Start SELECTED PASSAGE
(L-R) Penélope Cruz, Olivia Wilde, Seth Rogen, Edward Norton Credit: Courtesy of A24

Olivia Wilde's third feature was supposed to be a fun curiosity. Instead it's turning into 2026's most convincing sleeper — and the people who track these things are betting it climbs higher still.

Most people heard "Olivia Wilde directs Penélope Cruz, Edward Norton, and Seth Rogen in a dinner party comedy" and filed it away as a pleasant, forgettable diversion. The cast read like a streaming-algorithm fever dream, the logline sounded like a hundred other prestige-adjacent talk-fests, and Wilde was coming off a sophomore feature that got buried under more discourse about its set than its filmmaking. The expectations were low, and they were set that way on purpose — nothing about how The Invite arrived suggested it would be anything more than a curiosity.


The reviews are saying something very different. When we caught it at Sundance back in January, we called it a razor-sharp, emotionally intelligent marital comedy with Wilde working at the height of her powers, and gave it four and a half stars. At the time, that felt like a contrarian position — the kind of festival rave that cools off once a film hits a wider, less forgiving audience. It hasn't cooled. If anything, the opposite has happened. The wider critical consensus has spent the months since slowly arriving at the same conclusion, one review at a time, and the praise has only sharpened as more people see it.
End SELECTED PASSAGE
Start EXTRACTED INFORMATION
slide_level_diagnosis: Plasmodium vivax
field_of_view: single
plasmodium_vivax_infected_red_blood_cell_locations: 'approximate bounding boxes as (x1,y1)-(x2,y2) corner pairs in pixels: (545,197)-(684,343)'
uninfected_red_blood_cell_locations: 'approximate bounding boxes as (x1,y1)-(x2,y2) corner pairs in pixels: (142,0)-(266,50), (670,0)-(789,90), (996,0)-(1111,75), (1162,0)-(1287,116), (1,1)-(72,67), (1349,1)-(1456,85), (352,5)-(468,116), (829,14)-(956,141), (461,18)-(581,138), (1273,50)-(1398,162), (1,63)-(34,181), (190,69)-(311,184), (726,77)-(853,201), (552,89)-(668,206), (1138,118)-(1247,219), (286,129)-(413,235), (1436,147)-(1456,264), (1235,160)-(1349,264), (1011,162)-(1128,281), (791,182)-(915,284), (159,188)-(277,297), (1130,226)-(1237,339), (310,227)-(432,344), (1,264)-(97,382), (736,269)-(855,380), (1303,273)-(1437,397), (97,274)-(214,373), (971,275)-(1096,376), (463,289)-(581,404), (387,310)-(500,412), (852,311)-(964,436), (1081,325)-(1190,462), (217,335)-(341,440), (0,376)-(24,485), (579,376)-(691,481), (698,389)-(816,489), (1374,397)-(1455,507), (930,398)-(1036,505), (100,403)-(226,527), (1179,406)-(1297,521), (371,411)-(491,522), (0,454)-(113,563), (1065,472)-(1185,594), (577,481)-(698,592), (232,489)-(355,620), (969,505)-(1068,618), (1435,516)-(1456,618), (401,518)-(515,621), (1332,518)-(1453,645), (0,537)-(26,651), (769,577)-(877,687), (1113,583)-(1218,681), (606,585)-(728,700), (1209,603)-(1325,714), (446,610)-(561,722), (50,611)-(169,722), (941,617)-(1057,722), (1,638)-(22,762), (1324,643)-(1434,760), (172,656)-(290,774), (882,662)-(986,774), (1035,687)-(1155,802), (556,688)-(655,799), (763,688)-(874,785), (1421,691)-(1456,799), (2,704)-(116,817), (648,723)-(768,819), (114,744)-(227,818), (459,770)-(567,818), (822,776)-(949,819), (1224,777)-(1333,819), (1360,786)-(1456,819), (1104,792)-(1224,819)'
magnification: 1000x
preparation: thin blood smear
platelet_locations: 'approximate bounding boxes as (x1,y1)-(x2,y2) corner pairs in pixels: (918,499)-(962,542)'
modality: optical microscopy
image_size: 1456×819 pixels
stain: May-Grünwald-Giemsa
End EXTRACTED INFORMATION
*WRITTEN TASK 1*.
Repeat the passage from the review of The Invite word for word, between "(L-R) Penélope Cruz, Olivia" and "than a curiosity.", inclusive.
*WRITTEN TASK 2*.
Name every actor the review of The Invite says Olivia Wilde directs in the film.
*WRITTEN TASK 3*.
Please go on with the review of The Invite, picking up right after its final sentence.
The items have no role in this exercise.

*FINAL ANSWER 1*.
(L-R) Penélope Cruz, Olivia Wilde, Seth Rogen, Edward Norton Credit: Courtesy of A24

Olivia Wilde's third feature was supposed to be a fun curiosity. Instead it's turning into 2026's most convincing sleeper — and the people who track these things are betting it climbs higher still.

Most people heard "Olivia Wilde directs Penélope Cruz, Edward Norton, and Seth Rogen in a dinner party comedy" and filed it away as a pleasant, forgettable diversion. The cast read like a streaming-algorithm fever dream, the logline sounded like a hundred other prestige-adjacent talk-fests, and Wilde was coming off a sophomore feature that got buried under more discourse about its set than its filmmaking. The expectations were low, and they were set that way on purpose — nothing about how The Invite arrived suggested it would be anything more than a curiosity.

*FINAL ANSWER 2*.
Penélope Cruz, Edward Norton, Seth Rogen

*FINAL ANSWER 3*.
What started as a festival sleeper has become one of the more closely watched specialty releases of the year. The gap between where the film began — modest, underestimated, easy to dismiss — and where it's landing now is the whole story, and it's a gap wide enough that even the prediction markets have taken notice. On Kalshi, the forecast for the film's eventual Rotten Tomatoes score has been ticking upward for weeks, with traders increasingly betting it climbs higher still.


The whole thing happens over one dinner

(L-R) Edward Norton, Penélope Cruz, Seth Rogen, Olivia Wilde Credit: Courtesy of A24

With The Invite, Wilde delivers her most assured and emotionally fluent work to date — a chamber comedy that weaponizes intimacy, discomfort, and self-awareness to probe the slow erosion of modern marriage. Returning to a scale that foregrounds actors and language over spectacle, she crafts a film that feels rigorously controlled yet alive to the messiness of human behavior. Where Don't Worry Darling buckled under the weight of its own allegory and cultural noise, The Invite thrives on precision, trust, and restraint. Adapted from Cesc Gay's Spanish film Sentimental, the story unfolds almost entirely within a single San Francisco apartment over the course of one dinner party. Joe and Angela, a long-married couple barely holding themselves together, invite their upstairs neighbors over for an evening that quickly exposes the emotional landmines buried beneath polite conversation. It's a setup that evokes classic theatrical confrontations — Who's Afraid of Virginia Woolf? looms large — but Wilde resists grandstanding. She lets discomfort accumulate gradually, allowing silences, glances, and casual barbs to do as much damage as outright confrontation.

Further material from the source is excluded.